» **Extract to read**
§ §
On January 28, 2003, Guiyang Baiyun Abrasives Co. Ltd. (Guiyang) informed the Department by fax that it did not export PRC-produced RBAO to the United States during the POI and, therefore, it did not intend to respond to the Department's questionnaire in this investigation.

During the period January through March 2003, the Department received responses to sections A, C, and D of the Department's original and supplemental questionnaires from Zibo Jinyu Abrasive Co. (Jinyu). No other responses to our questionnaires were submitted and properly filed from any of the other exporters noted above. While we received information from Nanchuan and China Abrasives during January and February 2003, neither party was able to provide the information in the format required by the statute and regulations despite the Department's attempts to assist both parties. See the Department's correspondence with each of these companies between January and February 2003. Subsequently, both parties advised the Department that they would not participate in this investigation. See February 24, 2003, fax from Nanchuan and March 7, 2003, fax from China Abrasives to the Department.

On February 18, 2003, the Department invited interested parties to comment on surrogate country selection and to provide publicly available information for valuing the factors of production. We received information from the petitioners (Washington Mills Company, Inc., C-E Minerals and Treibacher Schleifmittel Corporation), Jinyu, and Allied Minerals Products, Inc. (Allied), an importer and interested party, on March 20, 2003, and comments on March 27, 2003.

On March 14, 2003, the petitioners alleged that critical circumstances exist with respect to imports of RBAO from the PRC. Accordingly, pursuant to section 732(e) of the Act, on March 18, 2003, the Department requested information from Jinyu regarding monthly shipments of RBAO to the United States during the period January 2001 to March 2003. We received the requested information in April 2003. The petitioners supplemented their critical circumstances allegation with revised import data on April 11, 2003, pursuant to comments filed by Allied on April 1, 2003. Allied submitted additional comments on April 18, 2003. A non-petitioning U.S. producer of refined brown aluminum oxide, Great Lakes Minerals, LLC, submitted comments on April 22, 2003. The critical circumstances analysis for the preliminary determination is discussed below under “Critical Circumstances.”
§ §
» **Tasks to carry out**
1. From the RBAO investigation excerpt, list every company that provided the Department with information on surrogate country selection and factor valuation on March 20, 2003.
2. Reproduce the RBAO investigation excerpt word for word from "During the period January through" to "to the Department.".
3. Extend the RBAO investigation excerpt, picking up right after its final sentence.

» **Dataset section**
§ §
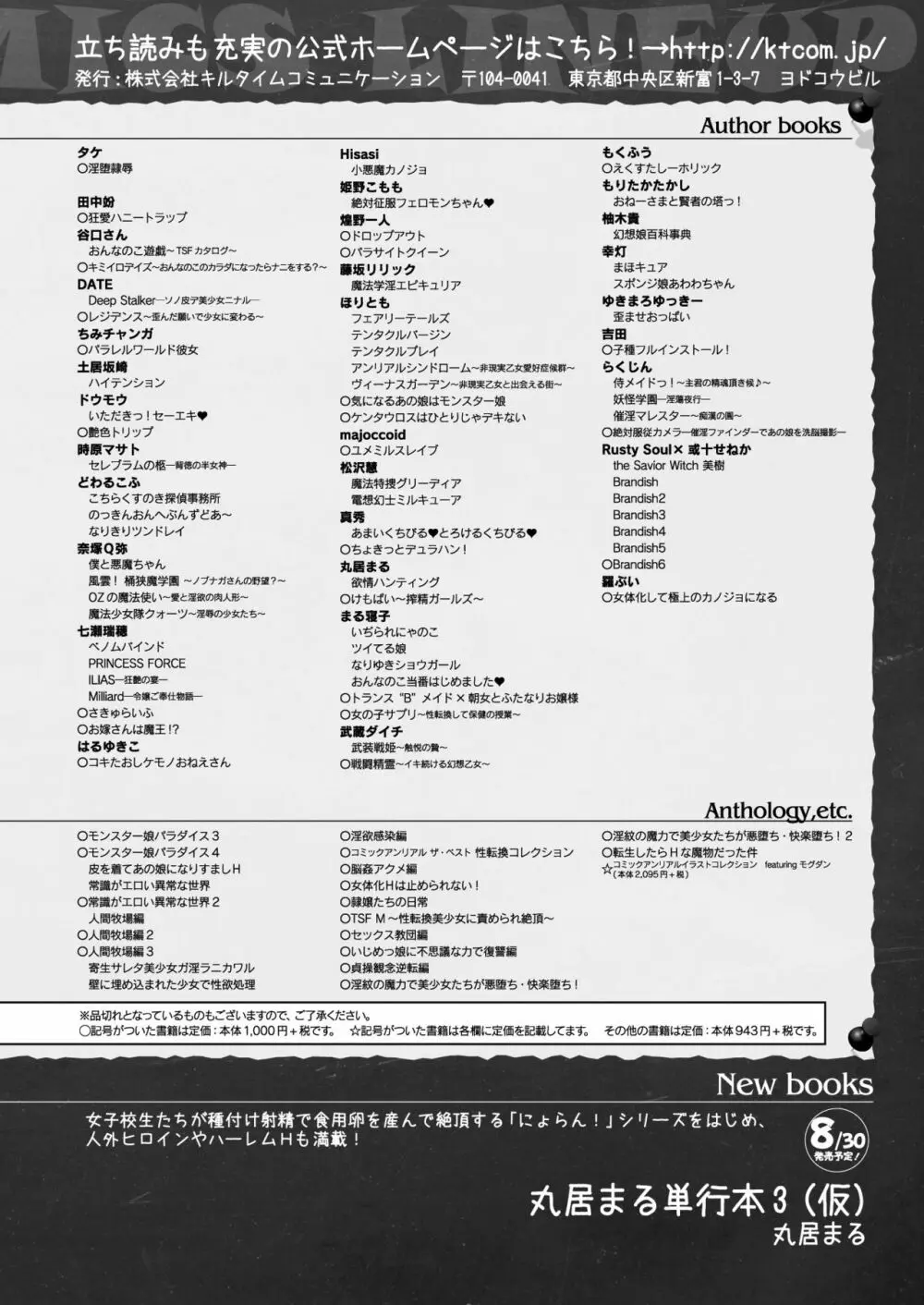 コミックアンリアル 2017年8月号 Vol.68 Page.463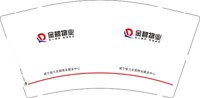 12250808金碧物业 9盎司1000个：漂过的伤 一次性定制纸杯、一次性广告纸杯设计图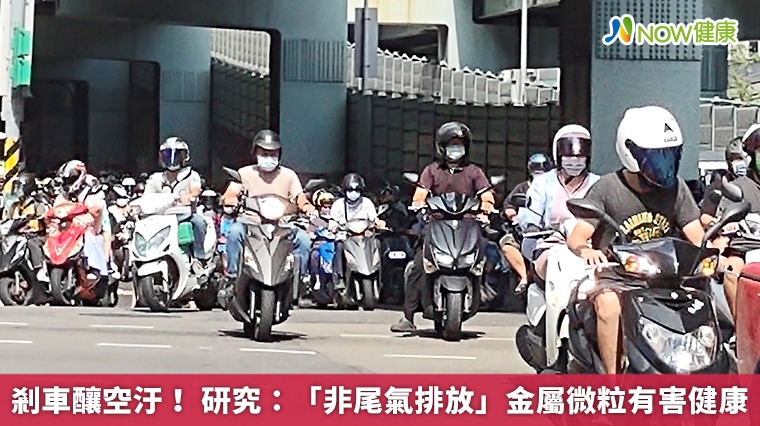 剎車釀空汙! 研究:「非尾氣排放」金屬微粒有害健康 剎車釀空汙! 研究:「非尾氣排放」金屬微粒有害健康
§ §
» **List of answers**
1.
- Washington Mills Company, Inc.
- C-E Minerals
- Treibacher Schleifmittel Corporation
- Zibo Jinyu Abrasive Co. (Jinyu)
- Allied Minerals Products, Inc. (Allied)

2.
During the period January through March 2003, the Department received responses to sections A, C, and D of the Department's original and supplemental questionnaires from Zibo Jinyu Abrasive Co. (Jinyu). No other responses to our questionnaires were submitted and properly filed from any of the other exporters noted above. While we received information from Nanchuan and China Abrasives during January and February 2003, neither party was able to provide the information in the format required by the statute and regulations despite the Department's attempts to assist both parties. See the Department's correspondence with each of these companies between January and February 2003. Subsequently, both parties advised the Department that they would not participate in this investigation. See February 24, 2003, fax from Nanchuan and March 7, 2003, fax from China Abrasives to the Department.

3.
Postponement of Final Determination

Section 735(a)(2) of the Act provides that a final determination may be postponed until not later than 135 days after the date of the publication of the preliminary determination if, in the event of an affirmative preliminary determination, a request for such postponement is made by exporters who account for a significant proportion of exports of the subject merchandise, or in the event of a negative preliminary determination, a request for such postponement is made by the petitioner. The Department's regulations, at 19 CFR 351.210(e)(2), require that requests by respondents for postponement of a final determination be accompanied by a request for extension of provisional measures from a four-month period to not more than six months.

On April 16, 2003, the sole respondent in this investigation, Jinyu, requested that the Department postpone its final determination until 135 days after the publication of the preliminary determination. Jinyu also included a request to extend the provisional measures to not more than six months. Accordingly, since we have made an affirmative preliminary determination and no compelling reasons for denial exist, we have postponed the final determination until not later than 135 days after the publication of the preliminary determination.

Period of Investigation

Pursuant to 19 CFR 351.204(b)(1), the POI for an investigation involving merchandise from a nonmarket economy (NME) is the two most recent fiscal quarters prior to the month of the filing of the petition (i.e., October 2002). Therefore, in this case, the POI is April 1, 2002, through September 30, 2002.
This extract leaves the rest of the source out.